I haven't really checked the implementations, but can MySQL really throw when trying to get a single table locked, and it just reacts to some internal retries running out? Or does that only happen when really two different transactions get a lock on two (or more) tables in different order, this nobody ever getting all the locks to proceed?

Hukka08:04:08

I'm way over my head here since I don't use MySQL, but does "SELECT * FROM %s ORDER BY event_offset LIMIT 1 FOR UPDATE" lock every row in the table, since there is no where, or just the one since there's a limit? And if it does lock every row, does it do it in the same order?
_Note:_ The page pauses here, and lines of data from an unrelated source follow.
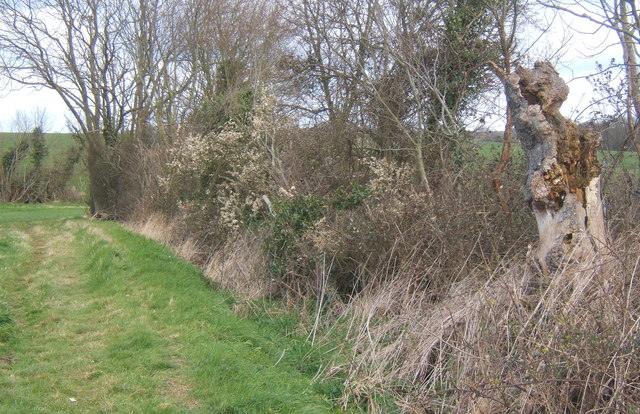 View along hedgerow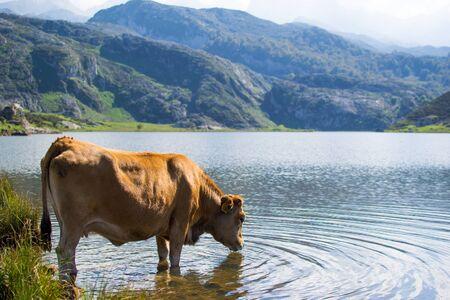 Brown cow drinking water in Enol Lake, Covadonga Lakes, Asturias, Spain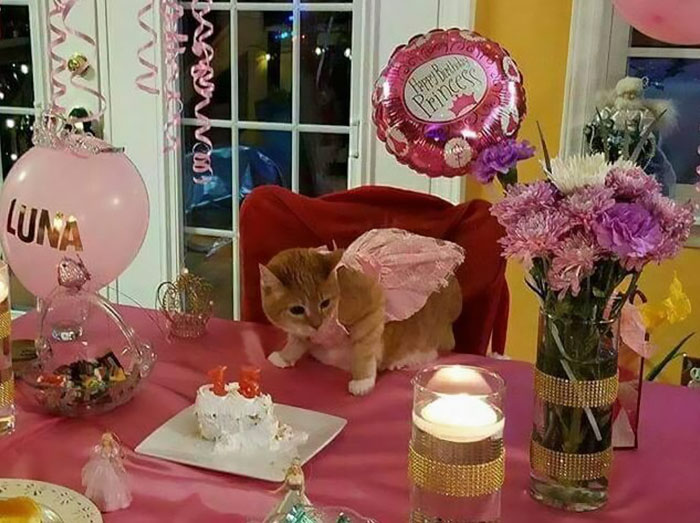 Family Throws Their Cat A Quinceañera For Her 15th Birthday (PHOTOS)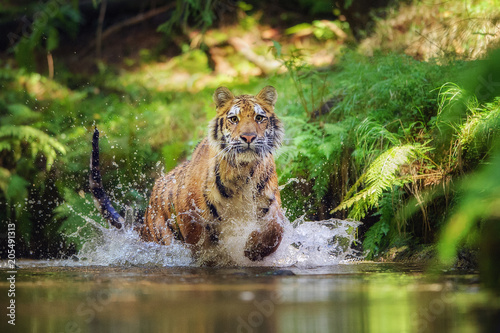 In de dag Tijger Siberian tiger running in the river. Tiger with hsplashing water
Can simply running two of those in parallel deadlock since the transactions start locking in different order and nobody gets every row?

Hukka08:04:13

https://dev.mysql.com/doc/refman/8.0/en/innodb-locking-reads.html > For index records the search encounters, locks the rows and any associated index entries sounds like it could be every index it hits, not just what it returns

Hukka08:04:12

@U6VPZS1EK Have you tested the same code with postgres backend? That uses an explicit table lock, and I don't see any other locking operations in that module, so I wonder if that will never deadlock

refset08:04:12

> Have you tested the same code with postgres backend? I've not got this all booted up enough to respond properly to your other excellent comments/questions just yet (i.e. I'd need to spend a few hours digging in!), but having spoken to Gene earlier in the week I know the answer to this question is 'no' 🙂 I also know he's not working on big or hugely important system that justifies running a separate non-MySQL db at this point

Nundrum22:04:04

Why can't I list more elements in the :find clause than are present in the :where?

Nundrum22:04:44

Or maybe a better question is: how do I return a full doc instead of just the element used in the search?

Nundrum23:04:15

But it seems not in a q(uery)?

alexdavis23:04:52

Pull is used in the find binding in a q

Nundrum22:04:04

Ah. Thanks. I didn't understand that the first time through.